Research on adult stem cells
Research on adult stem cells has generated a great deal of excitement. Scientists have found adult stem cells in many more tissues than they once thought possible. This finding has led researchers and clinicians to consider whether adult stem cells could be used for transplants. In fact, adult hematopoietic—or blood-forming—stem cells from bone marrow have been used in transplants for more than 40 years. Scientists now have evidence that stem cells exist in the brain and the heart, two locations where adult stem cells were not at first expected to reside. If the differentiation of adult stem cells can be controlled in the laboratory, these cells may become the basis of transplantation-based therapies.
The history of research on adult stem cells began more than 60 years ago. In the 1950s, researchers discovered that the bone marrow contains at least two kinds of stem cells. Hematopoietic stem cells form all the types of blood cells in the body. Bone Marrow stromal stem cells are a multipotent subset of bone marrow stromal cells that are able to form bone, cartilage, stromal cells that support blood formation, fat, and fibrous tissue.
Types of adult stem cells
Bone marrow stem cells are also called mesenchymal stem cells, and were discovered a few years later.

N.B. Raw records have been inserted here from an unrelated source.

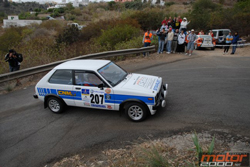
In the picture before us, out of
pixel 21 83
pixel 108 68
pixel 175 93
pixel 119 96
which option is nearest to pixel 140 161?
pixel 119 96

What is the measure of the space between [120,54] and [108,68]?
6.04m

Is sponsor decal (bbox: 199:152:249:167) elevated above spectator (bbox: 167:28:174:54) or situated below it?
below

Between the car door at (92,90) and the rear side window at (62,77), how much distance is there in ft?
0.76

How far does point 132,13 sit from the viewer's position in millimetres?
27078

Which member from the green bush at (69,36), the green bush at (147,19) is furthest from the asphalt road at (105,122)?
the green bush at (147,19)

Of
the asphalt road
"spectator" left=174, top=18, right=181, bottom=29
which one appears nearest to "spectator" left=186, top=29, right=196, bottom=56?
"spectator" left=174, top=18, right=181, bottom=29

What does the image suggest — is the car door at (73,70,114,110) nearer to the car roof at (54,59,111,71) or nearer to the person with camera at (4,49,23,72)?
the car roof at (54,59,111,71)

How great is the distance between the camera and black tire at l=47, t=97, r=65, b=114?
23.1ft

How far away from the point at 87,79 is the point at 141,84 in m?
1.67

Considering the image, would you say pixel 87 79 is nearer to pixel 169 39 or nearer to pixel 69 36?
pixel 169 39

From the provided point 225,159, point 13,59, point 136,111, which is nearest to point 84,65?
point 136,111

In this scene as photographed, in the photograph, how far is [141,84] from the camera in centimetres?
646

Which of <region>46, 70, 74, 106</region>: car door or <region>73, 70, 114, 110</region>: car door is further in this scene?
<region>46, 70, 74, 106</region>: car door

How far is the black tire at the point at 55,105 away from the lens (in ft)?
23.1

These non-hematopoietic stem cells make up a small proportion of the stromal cell population in the bone marrow and can generate bone, cartilage, and fat cells that support the formation of blood and fibrous connective tissue.
In the 1960s, scientists who were studying rats discovered two regions of the brain that contained dividing cells that ultimately become nerve cells, but despite these reports most scientists believed that the adult brain could not generate new nerve cells. It was not until the 1990s that scientists agreed that the adult brain does contain stem cells that are able to generate the brain’s three major cell types—astrocytes and oligodendrocytes, which are non-neuronal cells, and neurons, or nerve cells.

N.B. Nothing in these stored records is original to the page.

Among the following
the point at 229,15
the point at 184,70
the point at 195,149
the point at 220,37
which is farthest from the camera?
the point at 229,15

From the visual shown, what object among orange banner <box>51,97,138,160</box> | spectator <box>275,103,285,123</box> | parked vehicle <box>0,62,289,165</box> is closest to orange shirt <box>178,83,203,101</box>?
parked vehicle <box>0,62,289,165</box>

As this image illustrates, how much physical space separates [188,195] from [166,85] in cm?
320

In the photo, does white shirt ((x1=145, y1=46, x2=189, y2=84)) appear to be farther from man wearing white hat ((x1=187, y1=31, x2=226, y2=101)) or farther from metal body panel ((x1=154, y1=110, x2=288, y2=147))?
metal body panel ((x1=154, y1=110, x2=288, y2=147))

Where are adult stem cells found, and what do they normally do?
Adult stem cells have been identified in many organs and tissues, including brain, bone marrow, peripheral blood, blood vessels, skeletal muscle, skin, teeth, heart, gut, liver, ovarian epithelium, and testis. They are thought to reside in a specific area of each tissue (called a “stem cell niche”). In many tissues, current evidence suggests that some types of stem cells are pericytes, cells that compose the outermost layer of small blood vessels. Stem cells may remain quiescent (non-dividing) for long periods of time until they are activated by a normal need for more cells to maintain tissues, or by disease or tissue injury.
What tests are used to identify adult stem cells?

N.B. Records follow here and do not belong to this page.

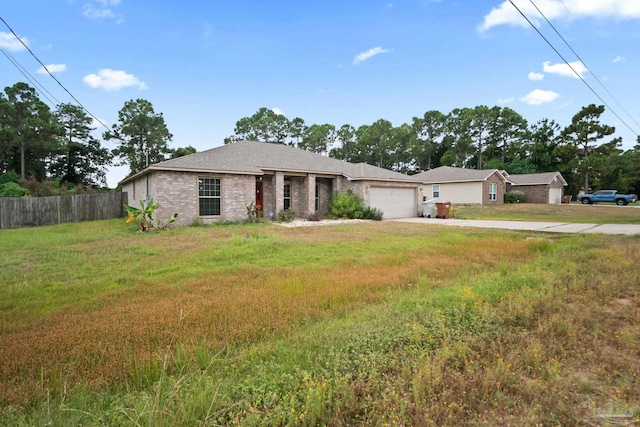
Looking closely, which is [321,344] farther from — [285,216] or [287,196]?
[287,196]

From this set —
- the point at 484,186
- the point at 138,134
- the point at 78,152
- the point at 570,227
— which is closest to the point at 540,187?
the point at 484,186

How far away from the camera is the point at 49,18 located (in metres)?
9.65

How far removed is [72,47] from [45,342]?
43.9 feet

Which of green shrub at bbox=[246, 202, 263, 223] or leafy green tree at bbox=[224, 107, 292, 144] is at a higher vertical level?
leafy green tree at bbox=[224, 107, 292, 144]

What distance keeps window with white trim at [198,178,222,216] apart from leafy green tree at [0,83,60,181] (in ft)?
85.4

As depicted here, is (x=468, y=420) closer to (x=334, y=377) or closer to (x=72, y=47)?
(x=334, y=377)

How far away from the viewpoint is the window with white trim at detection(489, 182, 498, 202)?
3015 centimetres

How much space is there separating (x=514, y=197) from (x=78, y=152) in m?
52.7

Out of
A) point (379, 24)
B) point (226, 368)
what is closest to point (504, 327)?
point (226, 368)

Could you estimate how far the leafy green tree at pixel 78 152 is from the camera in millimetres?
36812

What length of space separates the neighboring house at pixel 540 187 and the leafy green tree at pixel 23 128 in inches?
1883

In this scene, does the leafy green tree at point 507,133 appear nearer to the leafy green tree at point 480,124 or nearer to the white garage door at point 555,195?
the leafy green tree at point 480,124

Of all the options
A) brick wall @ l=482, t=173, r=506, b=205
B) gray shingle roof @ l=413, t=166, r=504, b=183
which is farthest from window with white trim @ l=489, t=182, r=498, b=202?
gray shingle roof @ l=413, t=166, r=504, b=183

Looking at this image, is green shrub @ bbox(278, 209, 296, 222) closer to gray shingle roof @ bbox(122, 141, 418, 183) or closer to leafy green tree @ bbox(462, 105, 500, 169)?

Scientists often use one or more methods to identify adult stem cells:
• Label the cells in a living tissue with molecular markers and then determine the specialized cell types they generate;
• Remove the cells from a living animal, label them in cell culture, and transplant them back into another animal to determine whether the cells replace (or “repopulate”) their tissue of origin.
Importantly, scientists must demonstrate that a single adult stem cell can generate a line of genetically identical cells that then gives rise to all the appropriate differentiated cell types of the tissue. To confirm experimentally that a putative adult stem cell is indeed a stem cell, scientists show either that the cell can give rise to these genetically identical cells in culture, and/or that a purified population of these candidate stem cells can repopulate or reform the tissue after transplant into an animal.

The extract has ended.